Housing report recommends new planning rules for larger sites



An independent review has claimed that a new set of planning rules should be introduced for sites with more than 1,500 homes to speed up the property-building process.


The report by Oliver Letwin MP stated that these new rules would require developers to build a wider range of properties with different designs and tenures to speed up build-out rates.

In his interim report, Letwin said he could not find “any evidence” that major developers were “holding land as a purely speculative activity” and their business models instead rely on the sale of homes.

Instead, he found that having too many identical properties on large sites – and the limits on how quickly these could be sold – was the fundamental reason behind the slow build-out rate.

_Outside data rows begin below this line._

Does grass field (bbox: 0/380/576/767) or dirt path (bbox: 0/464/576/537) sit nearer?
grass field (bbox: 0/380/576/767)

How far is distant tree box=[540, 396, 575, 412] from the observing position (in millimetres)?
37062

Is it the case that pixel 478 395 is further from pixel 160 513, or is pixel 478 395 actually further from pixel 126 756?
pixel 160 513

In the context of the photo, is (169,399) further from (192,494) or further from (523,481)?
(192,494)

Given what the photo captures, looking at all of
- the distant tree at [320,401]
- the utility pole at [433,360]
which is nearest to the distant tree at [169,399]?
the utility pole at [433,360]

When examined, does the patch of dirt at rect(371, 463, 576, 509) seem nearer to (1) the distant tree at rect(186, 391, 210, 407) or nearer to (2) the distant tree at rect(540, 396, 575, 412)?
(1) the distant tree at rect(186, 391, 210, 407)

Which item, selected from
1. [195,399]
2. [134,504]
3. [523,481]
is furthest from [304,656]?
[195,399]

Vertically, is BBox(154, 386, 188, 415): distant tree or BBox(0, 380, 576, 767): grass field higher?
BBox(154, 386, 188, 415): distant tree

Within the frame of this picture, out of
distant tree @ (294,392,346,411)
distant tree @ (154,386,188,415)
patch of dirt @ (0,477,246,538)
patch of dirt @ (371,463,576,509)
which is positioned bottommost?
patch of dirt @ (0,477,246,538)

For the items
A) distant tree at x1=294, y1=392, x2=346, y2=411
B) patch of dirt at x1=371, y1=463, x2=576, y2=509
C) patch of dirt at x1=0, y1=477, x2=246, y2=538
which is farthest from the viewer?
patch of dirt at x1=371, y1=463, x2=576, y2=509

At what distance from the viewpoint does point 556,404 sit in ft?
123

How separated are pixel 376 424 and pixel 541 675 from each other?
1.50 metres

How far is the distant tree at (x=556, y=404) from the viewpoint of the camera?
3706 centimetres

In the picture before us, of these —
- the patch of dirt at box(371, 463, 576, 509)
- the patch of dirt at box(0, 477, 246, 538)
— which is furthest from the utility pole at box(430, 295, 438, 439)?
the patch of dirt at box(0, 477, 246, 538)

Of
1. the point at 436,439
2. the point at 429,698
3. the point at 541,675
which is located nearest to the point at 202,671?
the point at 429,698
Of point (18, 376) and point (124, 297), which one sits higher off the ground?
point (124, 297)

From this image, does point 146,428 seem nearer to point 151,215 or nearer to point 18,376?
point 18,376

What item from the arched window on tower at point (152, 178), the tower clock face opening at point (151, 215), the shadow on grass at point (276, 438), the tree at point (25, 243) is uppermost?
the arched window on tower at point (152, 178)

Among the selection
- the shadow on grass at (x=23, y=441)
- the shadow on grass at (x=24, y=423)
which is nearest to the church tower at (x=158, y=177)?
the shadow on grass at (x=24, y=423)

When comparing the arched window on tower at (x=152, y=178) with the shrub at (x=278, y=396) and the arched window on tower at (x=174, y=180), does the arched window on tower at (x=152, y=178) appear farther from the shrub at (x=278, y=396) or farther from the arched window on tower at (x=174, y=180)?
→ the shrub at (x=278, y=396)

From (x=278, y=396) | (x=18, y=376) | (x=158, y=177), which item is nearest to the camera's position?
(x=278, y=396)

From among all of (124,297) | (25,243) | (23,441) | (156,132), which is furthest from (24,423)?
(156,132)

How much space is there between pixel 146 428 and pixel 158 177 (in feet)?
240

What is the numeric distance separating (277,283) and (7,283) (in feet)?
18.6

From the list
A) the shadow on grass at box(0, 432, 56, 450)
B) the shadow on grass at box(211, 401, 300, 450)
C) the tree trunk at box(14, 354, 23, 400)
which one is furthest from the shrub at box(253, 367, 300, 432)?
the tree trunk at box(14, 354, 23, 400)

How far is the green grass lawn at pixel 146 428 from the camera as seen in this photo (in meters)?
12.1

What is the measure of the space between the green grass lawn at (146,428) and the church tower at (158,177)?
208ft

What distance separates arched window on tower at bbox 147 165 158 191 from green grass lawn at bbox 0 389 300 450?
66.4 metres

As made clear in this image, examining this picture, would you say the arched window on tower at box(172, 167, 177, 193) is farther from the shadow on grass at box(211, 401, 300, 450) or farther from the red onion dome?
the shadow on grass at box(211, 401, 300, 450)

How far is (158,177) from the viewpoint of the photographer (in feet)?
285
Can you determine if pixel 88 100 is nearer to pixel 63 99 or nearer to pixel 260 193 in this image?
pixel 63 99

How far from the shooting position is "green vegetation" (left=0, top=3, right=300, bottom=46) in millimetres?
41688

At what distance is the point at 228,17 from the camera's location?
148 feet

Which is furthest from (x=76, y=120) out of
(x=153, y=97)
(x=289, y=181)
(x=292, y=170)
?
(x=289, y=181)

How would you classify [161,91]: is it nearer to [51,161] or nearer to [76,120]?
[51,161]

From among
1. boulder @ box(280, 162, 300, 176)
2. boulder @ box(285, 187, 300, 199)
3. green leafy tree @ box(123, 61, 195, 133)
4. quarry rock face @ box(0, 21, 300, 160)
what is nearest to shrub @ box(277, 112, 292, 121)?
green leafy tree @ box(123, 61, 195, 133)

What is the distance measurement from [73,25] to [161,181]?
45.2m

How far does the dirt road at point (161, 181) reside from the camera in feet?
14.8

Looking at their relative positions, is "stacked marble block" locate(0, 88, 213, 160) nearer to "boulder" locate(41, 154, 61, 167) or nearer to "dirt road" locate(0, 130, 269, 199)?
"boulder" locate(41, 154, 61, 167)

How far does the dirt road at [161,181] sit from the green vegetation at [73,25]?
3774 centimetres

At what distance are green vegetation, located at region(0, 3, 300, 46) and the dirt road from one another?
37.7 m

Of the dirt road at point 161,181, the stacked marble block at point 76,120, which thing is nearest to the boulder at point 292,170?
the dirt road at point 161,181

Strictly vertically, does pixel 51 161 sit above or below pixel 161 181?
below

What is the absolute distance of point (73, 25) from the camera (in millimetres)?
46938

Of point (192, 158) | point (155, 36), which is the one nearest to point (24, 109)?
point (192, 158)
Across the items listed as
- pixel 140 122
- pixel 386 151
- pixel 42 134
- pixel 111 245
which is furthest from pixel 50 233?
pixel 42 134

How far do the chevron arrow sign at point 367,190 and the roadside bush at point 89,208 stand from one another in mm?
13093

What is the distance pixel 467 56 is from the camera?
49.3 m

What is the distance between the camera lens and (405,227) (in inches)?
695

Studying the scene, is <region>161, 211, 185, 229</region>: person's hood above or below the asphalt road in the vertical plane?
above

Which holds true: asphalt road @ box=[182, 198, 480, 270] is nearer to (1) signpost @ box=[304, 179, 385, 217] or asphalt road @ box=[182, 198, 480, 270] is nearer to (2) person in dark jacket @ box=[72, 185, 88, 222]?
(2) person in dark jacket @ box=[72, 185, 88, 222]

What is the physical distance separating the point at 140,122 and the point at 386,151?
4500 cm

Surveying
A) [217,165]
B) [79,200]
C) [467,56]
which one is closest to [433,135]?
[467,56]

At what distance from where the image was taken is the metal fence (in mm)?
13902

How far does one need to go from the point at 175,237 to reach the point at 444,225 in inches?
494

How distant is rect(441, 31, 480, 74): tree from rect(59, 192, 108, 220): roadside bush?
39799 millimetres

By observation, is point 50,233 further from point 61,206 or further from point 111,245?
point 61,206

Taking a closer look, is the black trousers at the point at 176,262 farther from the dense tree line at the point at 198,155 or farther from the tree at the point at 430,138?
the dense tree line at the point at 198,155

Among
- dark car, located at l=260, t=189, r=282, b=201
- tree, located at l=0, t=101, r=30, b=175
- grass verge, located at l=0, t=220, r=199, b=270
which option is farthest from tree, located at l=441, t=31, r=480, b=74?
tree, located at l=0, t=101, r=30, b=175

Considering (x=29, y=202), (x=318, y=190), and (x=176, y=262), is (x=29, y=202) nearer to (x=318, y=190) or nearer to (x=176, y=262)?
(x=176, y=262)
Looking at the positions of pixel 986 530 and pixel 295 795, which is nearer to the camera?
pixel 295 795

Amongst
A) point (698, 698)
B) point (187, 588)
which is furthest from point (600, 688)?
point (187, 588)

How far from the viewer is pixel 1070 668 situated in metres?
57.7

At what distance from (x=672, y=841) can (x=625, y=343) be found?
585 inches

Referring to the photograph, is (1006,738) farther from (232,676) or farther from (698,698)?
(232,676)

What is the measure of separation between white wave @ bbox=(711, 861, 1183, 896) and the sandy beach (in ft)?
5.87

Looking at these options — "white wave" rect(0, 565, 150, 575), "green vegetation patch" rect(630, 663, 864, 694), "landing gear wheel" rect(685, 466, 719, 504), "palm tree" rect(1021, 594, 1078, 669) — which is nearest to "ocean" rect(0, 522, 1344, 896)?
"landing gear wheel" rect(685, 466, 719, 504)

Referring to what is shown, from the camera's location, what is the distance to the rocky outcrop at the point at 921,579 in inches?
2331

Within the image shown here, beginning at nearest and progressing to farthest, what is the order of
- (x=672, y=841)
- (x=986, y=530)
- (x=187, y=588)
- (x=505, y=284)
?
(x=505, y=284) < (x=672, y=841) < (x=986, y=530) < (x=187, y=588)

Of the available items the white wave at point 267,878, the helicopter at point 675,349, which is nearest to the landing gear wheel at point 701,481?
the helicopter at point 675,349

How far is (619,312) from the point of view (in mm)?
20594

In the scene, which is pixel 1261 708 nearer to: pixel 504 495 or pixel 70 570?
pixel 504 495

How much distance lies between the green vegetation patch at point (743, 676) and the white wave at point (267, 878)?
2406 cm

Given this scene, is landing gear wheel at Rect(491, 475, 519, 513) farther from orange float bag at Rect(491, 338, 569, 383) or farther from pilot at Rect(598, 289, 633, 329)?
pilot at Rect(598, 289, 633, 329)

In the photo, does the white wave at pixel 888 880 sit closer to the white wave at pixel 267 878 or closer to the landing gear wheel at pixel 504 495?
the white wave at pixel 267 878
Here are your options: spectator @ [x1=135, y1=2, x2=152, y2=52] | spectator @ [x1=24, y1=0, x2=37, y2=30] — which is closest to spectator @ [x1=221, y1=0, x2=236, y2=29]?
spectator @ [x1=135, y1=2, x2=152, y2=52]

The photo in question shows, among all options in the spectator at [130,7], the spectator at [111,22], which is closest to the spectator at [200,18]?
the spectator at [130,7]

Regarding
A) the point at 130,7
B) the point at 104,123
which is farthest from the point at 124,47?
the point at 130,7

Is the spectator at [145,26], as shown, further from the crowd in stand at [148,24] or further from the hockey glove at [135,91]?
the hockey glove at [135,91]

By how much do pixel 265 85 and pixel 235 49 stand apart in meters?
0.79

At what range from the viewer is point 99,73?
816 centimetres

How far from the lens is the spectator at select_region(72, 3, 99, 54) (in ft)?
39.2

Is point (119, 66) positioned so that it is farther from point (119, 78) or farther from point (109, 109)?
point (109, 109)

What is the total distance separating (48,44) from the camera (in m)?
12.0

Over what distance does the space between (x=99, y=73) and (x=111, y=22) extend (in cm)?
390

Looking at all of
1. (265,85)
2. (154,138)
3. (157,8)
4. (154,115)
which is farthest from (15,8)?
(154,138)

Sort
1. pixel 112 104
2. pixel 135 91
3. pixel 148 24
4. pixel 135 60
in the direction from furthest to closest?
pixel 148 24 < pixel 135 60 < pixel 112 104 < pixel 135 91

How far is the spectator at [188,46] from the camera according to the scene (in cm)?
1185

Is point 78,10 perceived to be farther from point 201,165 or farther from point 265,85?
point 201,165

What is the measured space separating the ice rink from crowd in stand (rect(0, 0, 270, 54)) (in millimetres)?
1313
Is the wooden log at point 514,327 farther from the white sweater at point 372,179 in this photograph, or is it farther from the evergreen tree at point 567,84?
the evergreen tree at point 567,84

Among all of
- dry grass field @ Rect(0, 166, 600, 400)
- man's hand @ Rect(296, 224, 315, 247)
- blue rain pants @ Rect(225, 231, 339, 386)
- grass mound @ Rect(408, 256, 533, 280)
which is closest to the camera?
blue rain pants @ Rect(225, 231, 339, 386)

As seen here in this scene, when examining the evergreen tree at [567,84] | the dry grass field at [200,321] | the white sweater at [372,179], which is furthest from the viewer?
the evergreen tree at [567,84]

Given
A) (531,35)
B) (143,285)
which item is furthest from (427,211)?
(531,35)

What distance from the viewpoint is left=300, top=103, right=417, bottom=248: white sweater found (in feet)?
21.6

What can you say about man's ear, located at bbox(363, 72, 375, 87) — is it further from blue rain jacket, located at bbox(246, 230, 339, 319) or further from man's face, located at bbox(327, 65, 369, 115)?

The government has said that it will now consider the report into the build-out rate of large sites before deciding on the next steps.

The report calls for:

  • new planning rules which require homebuilders to offer a range of different types of properties on big sites, so they can be completed more quickly without “flooding” the market with a large number of identical properties
  • a new national expert committee to be set up to advise councils on the different types of properties that should be offered on large sites; they would also handle appeals where there is a dispute between developers and local authorities
  • incentives for homebuilders to change plans for existing sites so they start offering a variety of property types immediately
  • councils to be given a more muscular role in guiding major homebuilding projects – and the power to purchase undeveloped land for 10 times its existing use value; this would make it viable for more affordable housing to be built

“I found that the main reason developers are slow to complete building on large sites is that there is only a limited demand each year for the highly uniform properties they are building on those sites,” said Letwin.

“My final report sets out some policy levers that government can use to increase the variety of homes on sites, so they can be built out more quickly.”